■ **DIRECTION**:
Answer these from the Star Trek: Picard review.
1. On what date did the show wrap its third and final season?
2. Which film does the review call a "hackneyed" sendoff to the TNG crew?
3. In which season does the review say Data was already given a fitting goodbye?

■ **TEXT TO READ**:
Julien Neaves, Sci Fi Head Writer
Star Trek: Picard wrapped its third and final season on April 20 to practically universal acclaim from fans and critics. And the season was such a vast leap in quality over the two uneven previous seasons it might has well have been a completely different show!
Seeing Picard reunite with his Next Generation crew to save the galaxy one last time (one assumes) truly felt like some of the best Trek we have had in years, and definitely in the franchise’s current Bronze Age/Discovery Era. As a Trekkie, I had an unmitigated blast with Season 3 and enjoyed repeatedly basking in the waves and waves of nostalgia. But as a critic there were a few flaws which made it fall short of perfect. With a planet-sized SPOILER ALERT let’s break it down in three sections, my Nitpicks, my Top Picks and Legacy:
Most of my issues with Picard Season 3 relate to the two previous seasons. Do allow me to explain. The final season is a love letter to The Next Generation (with a postscript to Deep Space Nine and Voyager) and serves as a much more suitable sendoff to the TNG crew than the hackneyed Star Trek: Nemesis. But it also had to do double duty as a capstone to Picard as a series, and that’s where the problems begin. First off, let’s deal with the android in the room. Now I understand they wanted to get the entire original crew back, so they had to find a way to bring back Data. But we already said a fitting goodbye to him in Season 1, so having him return again felt kinda off. And yeah, it was a new, human-looking, more human acting Data/Lore hybrid but if they had left out that plotline in the first season his revival would have been more resonant.
And now on to the cyborgs in the room, the Borg. The mystery over Picard’s secret son Jack Crusher’s strange visions and abilities tantalised viewers for most of the season. We had the return of the Changelings from DS9, so could it be the Pah-wraiths? Or perhaps another enemy species, like those creepy mind-controlling crawlies from TNG episode Conspiracy? Nope. It’s the Borg. Again. I groaned inside. Now I get how important the Borg are to the story of Picard as a character, and I could understand choosing to make them the true big bad of this tale. But the revelation would have been ten times more impactful if we did not have the Borg be a plot point in Season 1 (and a completely unnecessary one at that) and the major antagonists of Season 2.

■ **MATERIAL**:
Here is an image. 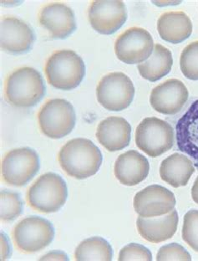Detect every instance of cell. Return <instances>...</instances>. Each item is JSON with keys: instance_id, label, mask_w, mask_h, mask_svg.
Returning <instances> with one entry per match:
<instances>
[{"instance_id": "cell-1", "label": "cell", "mask_w": 198, "mask_h": 261, "mask_svg": "<svg viewBox=\"0 0 198 261\" xmlns=\"http://www.w3.org/2000/svg\"><path fill=\"white\" fill-rule=\"evenodd\" d=\"M102 154L87 138H75L66 142L58 154V161L66 174L75 179H87L96 174L102 164Z\"/></svg>"}, {"instance_id": "cell-2", "label": "cell", "mask_w": 198, "mask_h": 261, "mask_svg": "<svg viewBox=\"0 0 198 261\" xmlns=\"http://www.w3.org/2000/svg\"><path fill=\"white\" fill-rule=\"evenodd\" d=\"M45 95L42 75L34 68H19L5 82V100L15 108L35 107Z\"/></svg>"}, {"instance_id": "cell-3", "label": "cell", "mask_w": 198, "mask_h": 261, "mask_svg": "<svg viewBox=\"0 0 198 261\" xmlns=\"http://www.w3.org/2000/svg\"><path fill=\"white\" fill-rule=\"evenodd\" d=\"M44 72L52 87L70 91L78 87L84 79L86 65L77 53L70 49H61L48 58Z\"/></svg>"}, {"instance_id": "cell-4", "label": "cell", "mask_w": 198, "mask_h": 261, "mask_svg": "<svg viewBox=\"0 0 198 261\" xmlns=\"http://www.w3.org/2000/svg\"><path fill=\"white\" fill-rule=\"evenodd\" d=\"M67 197V186L63 178L56 173H47L29 188L26 201L32 210L49 214L61 210Z\"/></svg>"}, {"instance_id": "cell-5", "label": "cell", "mask_w": 198, "mask_h": 261, "mask_svg": "<svg viewBox=\"0 0 198 261\" xmlns=\"http://www.w3.org/2000/svg\"><path fill=\"white\" fill-rule=\"evenodd\" d=\"M54 238V228L51 223L38 216L22 219L12 231L15 248L24 254L41 251L49 246Z\"/></svg>"}, {"instance_id": "cell-6", "label": "cell", "mask_w": 198, "mask_h": 261, "mask_svg": "<svg viewBox=\"0 0 198 261\" xmlns=\"http://www.w3.org/2000/svg\"><path fill=\"white\" fill-rule=\"evenodd\" d=\"M75 108L64 99L47 100L38 113L40 130L52 139H60L70 134L75 127Z\"/></svg>"}, {"instance_id": "cell-7", "label": "cell", "mask_w": 198, "mask_h": 261, "mask_svg": "<svg viewBox=\"0 0 198 261\" xmlns=\"http://www.w3.org/2000/svg\"><path fill=\"white\" fill-rule=\"evenodd\" d=\"M174 130L170 124L157 117H147L135 130L138 148L151 158H157L172 149Z\"/></svg>"}, {"instance_id": "cell-8", "label": "cell", "mask_w": 198, "mask_h": 261, "mask_svg": "<svg viewBox=\"0 0 198 261\" xmlns=\"http://www.w3.org/2000/svg\"><path fill=\"white\" fill-rule=\"evenodd\" d=\"M40 169L37 152L29 147L11 150L5 154L1 162L3 182L11 186L27 185Z\"/></svg>"}, {"instance_id": "cell-9", "label": "cell", "mask_w": 198, "mask_h": 261, "mask_svg": "<svg viewBox=\"0 0 198 261\" xmlns=\"http://www.w3.org/2000/svg\"><path fill=\"white\" fill-rule=\"evenodd\" d=\"M135 91L128 75L122 72H112L100 79L96 87V97L103 108L111 112H120L131 105Z\"/></svg>"}, {"instance_id": "cell-10", "label": "cell", "mask_w": 198, "mask_h": 261, "mask_svg": "<svg viewBox=\"0 0 198 261\" xmlns=\"http://www.w3.org/2000/svg\"><path fill=\"white\" fill-rule=\"evenodd\" d=\"M154 49L152 35L147 30L134 26L117 38L114 50L117 58L128 65L140 64L149 58Z\"/></svg>"}, {"instance_id": "cell-11", "label": "cell", "mask_w": 198, "mask_h": 261, "mask_svg": "<svg viewBox=\"0 0 198 261\" xmlns=\"http://www.w3.org/2000/svg\"><path fill=\"white\" fill-rule=\"evenodd\" d=\"M87 14L91 27L101 35L114 34L127 19L126 5L120 0L92 1Z\"/></svg>"}, {"instance_id": "cell-12", "label": "cell", "mask_w": 198, "mask_h": 261, "mask_svg": "<svg viewBox=\"0 0 198 261\" xmlns=\"http://www.w3.org/2000/svg\"><path fill=\"white\" fill-rule=\"evenodd\" d=\"M175 195L165 187L158 185L147 186L135 194L133 206L138 215L145 218L166 215L174 210Z\"/></svg>"}, {"instance_id": "cell-13", "label": "cell", "mask_w": 198, "mask_h": 261, "mask_svg": "<svg viewBox=\"0 0 198 261\" xmlns=\"http://www.w3.org/2000/svg\"><path fill=\"white\" fill-rule=\"evenodd\" d=\"M33 29L21 19L3 16L0 22V46L3 51L10 54L28 52L35 43Z\"/></svg>"}, {"instance_id": "cell-14", "label": "cell", "mask_w": 198, "mask_h": 261, "mask_svg": "<svg viewBox=\"0 0 198 261\" xmlns=\"http://www.w3.org/2000/svg\"><path fill=\"white\" fill-rule=\"evenodd\" d=\"M39 22L53 39L64 40L76 30L74 11L64 3L44 5L39 13Z\"/></svg>"}, {"instance_id": "cell-15", "label": "cell", "mask_w": 198, "mask_h": 261, "mask_svg": "<svg viewBox=\"0 0 198 261\" xmlns=\"http://www.w3.org/2000/svg\"><path fill=\"white\" fill-rule=\"evenodd\" d=\"M188 97V90L182 81L168 79L152 90L150 103L159 113L175 115L183 108Z\"/></svg>"}, {"instance_id": "cell-16", "label": "cell", "mask_w": 198, "mask_h": 261, "mask_svg": "<svg viewBox=\"0 0 198 261\" xmlns=\"http://www.w3.org/2000/svg\"><path fill=\"white\" fill-rule=\"evenodd\" d=\"M176 138L178 149L191 158L198 168V100L177 121Z\"/></svg>"}, {"instance_id": "cell-17", "label": "cell", "mask_w": 198, "mask_h": 261, "mask_svg": "<svg viewBox=\"0 0 198 261\" xmlns=\"http://www.w3.org/2000/svg\"><path fill=\"white\" fill-rule=\"evenodd\" d=\"M96 136L100 144L107 151L118 152L130 144L131 126L123 117H107L100 121Z\"/></svg>"}, {"instance_id": "cell-18", "label": "cell", "mask_w": 198, "mask_h": 261, "mask_svg": "<svg viewBox=\"0 0 198 261\" xmlns=\"http://www.w3.org/2000/svg\"><path fill=\"white\" fill-rule=\"evenodd\" d=\"M147 158L135 150L121 154L114 164V175L121 185L135 186L143 182L149 173Z\"/></svg>"}, {"instance_id": "cell-19", "label": "cell", "mask_w": 198, "mask_h": 261, "mask_svg": "<svg viewBox=\"0 0 198 261\" xmlns=\"http://www.w3.org/2000/svg\"><path fill=\"white\" fill-rule=\"evenodd\" d=\"M178 214L173 210L166 215L156 217L138 218L136 221L138 233L150 243L158 244L169 240L175 234L178 224Z\"/></svg>"}, {"instance_id": "cell-20", "label": "cell", "mask_w": 198, "mask_h": 261, "mask_svg": "<svg viewBox=\"0 0 198 261\" xmlns=\"http://www.w3.org/2000/svg\"><path fill=\"white\" fill-rule=\"evenodd\" d=\"M157 30L162 40L172 44H180L191 36L192 23L184 12H165L159 18Z\"/></svg>"}, {"instance_id": "cell-21", "label": "cell", "mask_w": 198, "mask_h": 261, "mask_svg": "<svg viewBox=\"0 0 198 261\" xmlns=\"http://www.w3.org/2000/svg\"><path fill=\"white\" fill-rule=\"evenodd\" d=\"M196 171L193 162L183 154L173 153L161 162L160 176L173 188L186 186Z\"/></svg>"}, {"instance_id": "cell-22", "label": "cell", "mask_w": 198, "mask_h": 261, "mask_svg": "<svg viewBox=\"0 0 198 261\" xmlns=\"http://www.w3.org/2000/svg\"><path fill=\"white\" fill-rule=\"evenodd\" d=\"M173 64V55L170 49L161 44H156L149 58L139 64L137 68L143 78L155 82L170 73Z\"/></svg>"}, {"instance_id": "cell-23", "label": "cell", "mask_w": 198, "mask_h": 261, "mask_svg": "<svg viewBox=\"0 0 198 261\" xmlns=\"http://www.w3.org/2000/svg\"><path fill=\"white\" fill-rule=\"evenodd\" d=\"M75 259L78 261L113 259V250L107 240L102 237L94 236L83 240L75 251Z\"/></svg>"}, {"instance_id": "cell-24", "label": "cell", "mask_w": 198, "mask_h": 261, "mask_svg": "<svg viewBox=\"0 0 198 261\" xmlns=\"http://www.w3.org/2000/svg\"><path fill=\"white\" fill-rule=\"evenodd\" d=\"M0 207L1 221L8 223L16 219L23 211V203L20 195L15 192L1 190Z\"/></svg>"}, {"instance_id": "cell-25", "label": "cell", "mask_w": 198, "mask_h": 261, "mask_svg": "<svg viewBox=\"0 0 198 261\" xmlns=\"http://www.w3.org/2000/svg\"><path fill=\"white\" fill-rule=\"evenodd\" d=\"M180 68L187 79L198 81V40L189 44L182 50Z\"/></svg>"}, {"instance_id": "cell-26", "label": "cell", "mask_w": 198, "mask_h": 261, "mask_svg": "<svg viewBox=\"0 0 198 261\" xmlns=\"http://www.w3.org/2000/svg\"><path fill=\"white\" fill-rule=\"evenodd\" d=\"M182 239L189 247L198 252V210H189L183 219Z\"/></svg>"}, {"instance_id": "cell-27", "label": "cell", "mask_w": 198, "mask_h": 261, "mask_svg": "<svg viewBox=\"0 0 198 261\" xmlns=\"http://www.w3.org/2000/svg\"><path fill=\"white\" fill-rule=\"evenodd\" d=\"M156 260L191 261V256L183 246L177 243H172L161 247L156 254Z\"/></svg>"}, {"instance_id": "cell-28", "label": "cell", "mask_w": 198, "mask_h": 261, "mask_svg": "<svg viewBox=\"0 0 198 261\" xmlns=\"http://www.w3.org/2000/svg\"><path fill=\"white\" fill-rule=\"evenodd\" d=\"M119 261L127 260H152V254L147 248L136 243H131L126 245L120 251Z\"/></svg>"}, {"instance_id": "cell-29", "label": "cell", "mask_w": 198, "mask_h": 261, "mask_svg": "<svg viewBox=\"0 0 198 261\" xmlns=\"http://www.w3.org/2000/svg\"><path fill=\"white\" fill-rule=\"evenodd\" d=\"M68 256L64 252L54 251L49 252L40 259V260H68Z\"/></svg>"}, {"instance_id": "cell-30", "label": "cell", "mask_w": 198, "mask_h": 261, "mask_svg": "<svg viewBox=\"0 0 198 261\" xmlns=\"http://www.w3.org/2000/svg\"><path fill=\"white\" fill-rule=\"evenodd\" d=\"M191 197L194 202L198 204V177L191 189Z\"/></svg>"}]
</instances>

■ **SOLUTION TO THIS PROBLEM**:
1. April 20
2. Star Trek: Nemesis
3. Season 1